This was an appeal from an order that an adjudicator’s decision be enforced summarily. The first instance judgment is dated 17 March 2006. A dispute arose between the parties in respect of fees. That dispute was referred to adjudication. The adjudicator decided that certain fees were due and owing. The defendant refused to pay. The first instance judge decided, as a result of a summary judgment application, that the amount of the adjudicator’s decision should be paid.

CMS Medical appealed the decision, raising two issues.
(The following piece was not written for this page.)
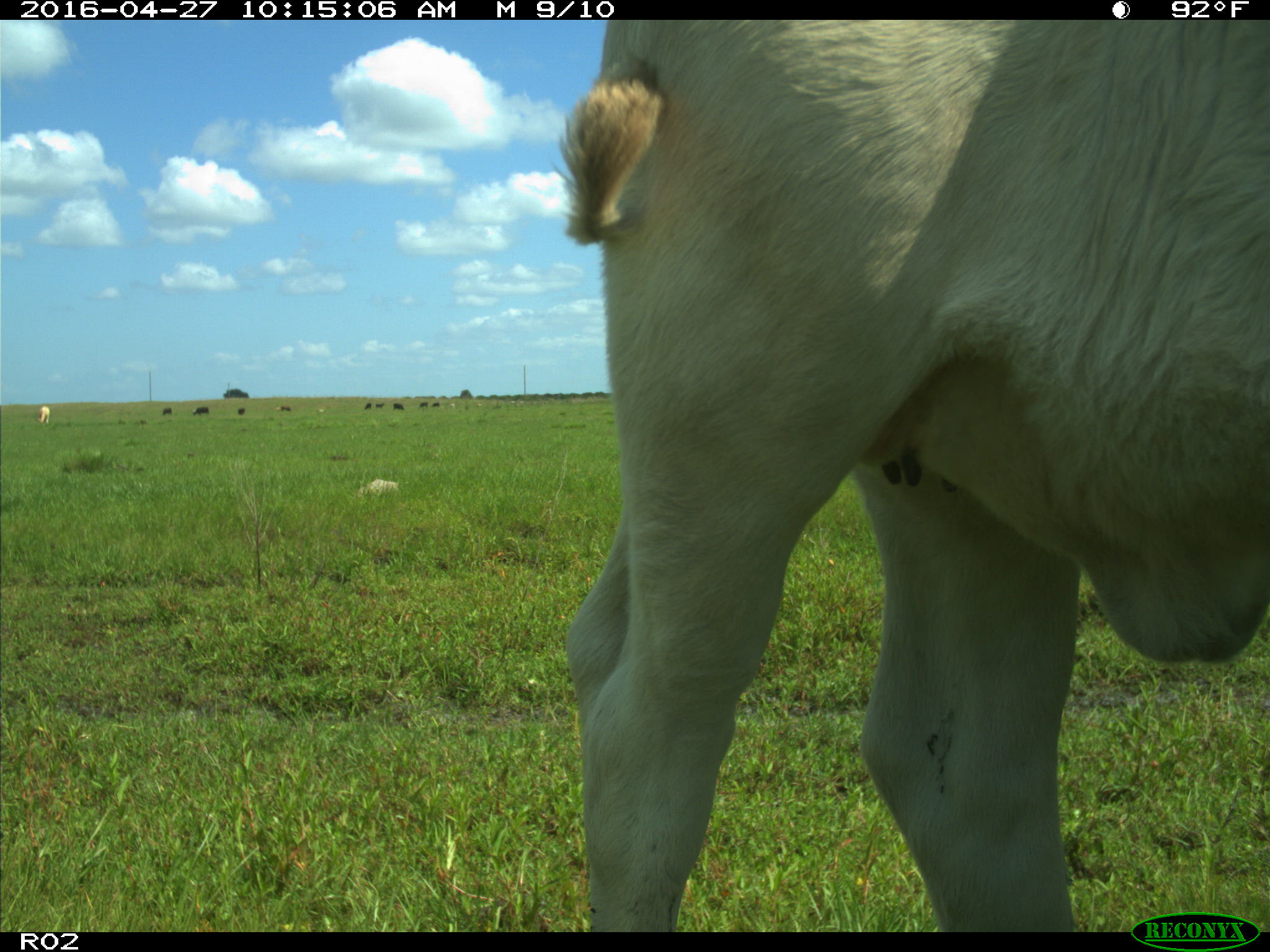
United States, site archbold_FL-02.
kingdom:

First, it said that there was an earlier agreement that was supplanted by a signed deed. The appropriate nominating body in the deed was the Technology and Construction Solicitors Association. Lead Technical Services (LTS) had applied to the ICE for the nomination of an adjudicator. CMS argued that the ICE was the wrong appointing body. As a result, the adjudicator appointed by the ICE had no jurisdiction.

Second, CMS stated that there was an oral agreement that LTS’s fee would be capped at £20,000. As there was a dispute about that issue, and it was an oral agreement not a written one, then there was no contract in writing for the purposes of Section 107(3) of the Construction Act.

The dispute between the parties in respect of the deed was whether the services of the planning supervisor were included. The adjudicator had taken the view that the deed did not include the services of the planning supervisor and was therefore fatally flawed and did not come into force. The first instance judge did not consider the evidence relating to the scope of the deed, but nonetheless enforced the decision.